Tyler Cowen’s post on Marginal Revolution today gives an interesting take on the effects of jettisoning Millian liberalism from the left / Progressive ideology. Not only would eugenicist ideas have never gained any traction historically, he argues, but the lack of appreciation for the broader philosophy of individual liberty is “one reason why the commitment of the current Left to free speech just isn’t very strong”.

In support of this argument Nick Cowen, PhD candidate in Political Economy at KCL, has just published a paper in American Journal of Political Science titled “Millian Liberalism and Extreme Pornography“. Here is the abstract:

How sexuality should be regulated in a liberal political community is an important, controversial theoretical and empirical question–as shown by the recent criminalization of possession of some adult pornography in the United Kingdom. Supporters of criminalization argue that Mill, often considered a staunch opponent of censorship, would support prohibition due to his feminist commitments. I argue that this account underestimates the strengths of the Millian account of private conduct and free expression, and the consistency of Millian anticensorship with feminist values. A Millian contextual defense of liberty, however, suggests several other policy approaches to addressing the harms of pornography.

This seems perfectly consistent with Tylers’s claims regarding the state of contemporary left ideology and free speech. In the paper, Nick documents the recent the prohibition of “extreme pornography” in the UK under the Criminal Justice and Immigration Act (2008) and its recent extension in the 2015 Criminal Justice and Courts Act, which have reinvigorated arguments for censorship. He shows how feminist supporters of the law, though critical of its implementation in particular cases, inappropriately apply Mill in support of censorship.
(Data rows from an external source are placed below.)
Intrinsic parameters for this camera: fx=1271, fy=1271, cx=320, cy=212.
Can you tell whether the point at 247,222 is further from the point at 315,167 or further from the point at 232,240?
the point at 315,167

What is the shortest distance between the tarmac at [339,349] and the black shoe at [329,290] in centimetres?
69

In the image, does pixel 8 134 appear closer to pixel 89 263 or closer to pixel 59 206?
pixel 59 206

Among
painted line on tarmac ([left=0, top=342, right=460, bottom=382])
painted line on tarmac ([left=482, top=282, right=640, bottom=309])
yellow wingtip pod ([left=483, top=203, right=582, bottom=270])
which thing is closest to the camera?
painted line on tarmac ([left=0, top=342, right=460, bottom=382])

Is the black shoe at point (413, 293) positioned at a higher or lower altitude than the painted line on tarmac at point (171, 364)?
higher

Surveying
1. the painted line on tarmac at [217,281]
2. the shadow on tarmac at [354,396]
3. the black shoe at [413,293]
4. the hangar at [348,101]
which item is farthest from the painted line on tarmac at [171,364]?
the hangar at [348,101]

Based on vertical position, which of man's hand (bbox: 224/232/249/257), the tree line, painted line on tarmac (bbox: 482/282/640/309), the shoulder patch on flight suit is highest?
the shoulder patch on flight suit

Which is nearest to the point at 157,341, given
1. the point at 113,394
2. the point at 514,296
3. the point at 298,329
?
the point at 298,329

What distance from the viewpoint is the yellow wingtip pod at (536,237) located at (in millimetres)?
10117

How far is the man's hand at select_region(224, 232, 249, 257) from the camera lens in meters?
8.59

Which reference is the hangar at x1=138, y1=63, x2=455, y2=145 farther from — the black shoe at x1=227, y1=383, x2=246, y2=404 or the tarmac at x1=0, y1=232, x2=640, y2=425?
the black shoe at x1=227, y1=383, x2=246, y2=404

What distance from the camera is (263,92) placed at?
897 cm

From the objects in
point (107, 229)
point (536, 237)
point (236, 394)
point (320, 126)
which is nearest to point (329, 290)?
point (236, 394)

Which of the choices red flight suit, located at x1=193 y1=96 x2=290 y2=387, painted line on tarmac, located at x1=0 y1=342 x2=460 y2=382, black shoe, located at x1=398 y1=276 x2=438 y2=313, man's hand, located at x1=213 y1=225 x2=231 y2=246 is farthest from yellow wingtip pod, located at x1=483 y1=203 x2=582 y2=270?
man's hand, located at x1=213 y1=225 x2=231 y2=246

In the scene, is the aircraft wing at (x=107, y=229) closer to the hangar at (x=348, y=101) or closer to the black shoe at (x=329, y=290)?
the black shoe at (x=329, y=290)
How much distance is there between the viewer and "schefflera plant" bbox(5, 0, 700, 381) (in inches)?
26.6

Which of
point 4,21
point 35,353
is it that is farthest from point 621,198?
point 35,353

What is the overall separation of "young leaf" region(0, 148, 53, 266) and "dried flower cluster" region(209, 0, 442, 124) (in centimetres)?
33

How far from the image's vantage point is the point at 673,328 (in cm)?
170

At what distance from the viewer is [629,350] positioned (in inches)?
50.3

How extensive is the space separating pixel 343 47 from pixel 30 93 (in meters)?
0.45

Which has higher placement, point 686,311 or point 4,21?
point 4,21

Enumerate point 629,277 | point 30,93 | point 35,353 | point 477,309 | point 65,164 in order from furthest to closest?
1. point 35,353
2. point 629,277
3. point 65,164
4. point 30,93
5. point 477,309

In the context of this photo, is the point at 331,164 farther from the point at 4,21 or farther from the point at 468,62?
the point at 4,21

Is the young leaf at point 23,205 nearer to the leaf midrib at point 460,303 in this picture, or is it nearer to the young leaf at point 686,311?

“Millian liberalism sees rights as political, not metaphysical. Critiquing the ontological status of rights does not impact straightforwardly on the content of the rights that a Millian defends. The harm principle affirms a tractable set of rights that includes possession of extreme pornography. Rather than rendering the harm principle indeterminate, the “Applications” section of On Liberty helps to establish its boundaries by explaining what counts as private conduct to be protected from state intrusion. Moreover, Mill’s argument in The Subjection of Women does not support censorship.”

“A Millian anticensorship position stands not on affirming rights in the abstract, but on critical observations of what happens when governments censor. In the case of pornography, regulation addressing “cultural harm” leads authorities to punish arbitrarily members of sexual minority groups for the crimes and social problems of the rest of the community. Moreover, far from being valueless, queer feminist accounts of pornography, even extreme pornography, acknowledge its role in education and self-development, including the affirmation of alternative sexual identities. These accounts suggest that Millian defenses of free expression are applicable to sexually explicit expression. The anticensorship position does not affirm unlimited rights to free expression, but proposes boundaries that rule out certain kinds of state intervention, including the ban on extreme pornography as presently constituted.”

The whole paper is worth a read.

Curious, also, how censorship regulation in this case was also coupled with issues of immigration. The 2008 act, in criminalizing extreme pornography, also gave the Secretary of State the power to designate immigrants as “foreign criminals”. This grants the state the ability to subject immigrants to compliance with additional regulations, with failure to do so being imprisonable offences. Progressives at the turn of the century were some of the first to justify immigration restrictions based on only on the quantity, but the “quality” of immigrants (Thomas Leonard eloquently documents this one of my favorite history of economics papers). Both of these positions, it seems to me, stem from the ease at which many on the left are willing to trade-off protection of individual liberty for the belief that the apparatus of the state can be wielded for the particular aims and purposes they themselves support.